--- Start RECORDS FOR THIS TASK ---

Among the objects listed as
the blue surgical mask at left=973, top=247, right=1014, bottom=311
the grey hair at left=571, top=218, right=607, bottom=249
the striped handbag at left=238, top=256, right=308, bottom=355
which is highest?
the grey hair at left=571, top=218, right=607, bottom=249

--- End RECORDS FOR THIS TASK ---
--- Start RECORDS FOR THIS TASK ---

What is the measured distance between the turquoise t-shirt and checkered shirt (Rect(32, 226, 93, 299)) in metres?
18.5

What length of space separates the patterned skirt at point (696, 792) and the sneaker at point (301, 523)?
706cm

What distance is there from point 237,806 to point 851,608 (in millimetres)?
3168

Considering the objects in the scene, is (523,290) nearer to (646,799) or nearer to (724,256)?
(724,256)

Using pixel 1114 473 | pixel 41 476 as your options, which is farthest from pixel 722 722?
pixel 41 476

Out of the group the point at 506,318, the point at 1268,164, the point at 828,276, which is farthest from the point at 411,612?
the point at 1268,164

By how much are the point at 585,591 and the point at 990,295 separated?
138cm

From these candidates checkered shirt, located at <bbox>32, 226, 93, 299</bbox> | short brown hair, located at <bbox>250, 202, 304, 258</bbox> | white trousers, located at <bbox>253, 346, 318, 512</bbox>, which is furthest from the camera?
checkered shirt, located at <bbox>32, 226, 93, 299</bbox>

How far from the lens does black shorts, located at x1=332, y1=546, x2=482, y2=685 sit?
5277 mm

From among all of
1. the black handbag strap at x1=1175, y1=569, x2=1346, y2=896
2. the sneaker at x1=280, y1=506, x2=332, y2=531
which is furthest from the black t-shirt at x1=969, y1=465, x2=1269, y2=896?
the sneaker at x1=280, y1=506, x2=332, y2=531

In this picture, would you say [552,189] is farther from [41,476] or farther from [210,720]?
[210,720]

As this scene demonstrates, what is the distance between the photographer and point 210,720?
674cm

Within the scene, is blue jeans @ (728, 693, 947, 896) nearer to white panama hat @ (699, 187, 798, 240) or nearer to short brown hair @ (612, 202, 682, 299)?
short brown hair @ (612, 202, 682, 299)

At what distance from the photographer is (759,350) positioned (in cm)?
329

--- End RECORDS FOR THIS TASK ---

GIVEN PROBLEM:
How many lines in the listing above contain the word "photographer"? Reply with the number alone.

THE SOLUTION:
2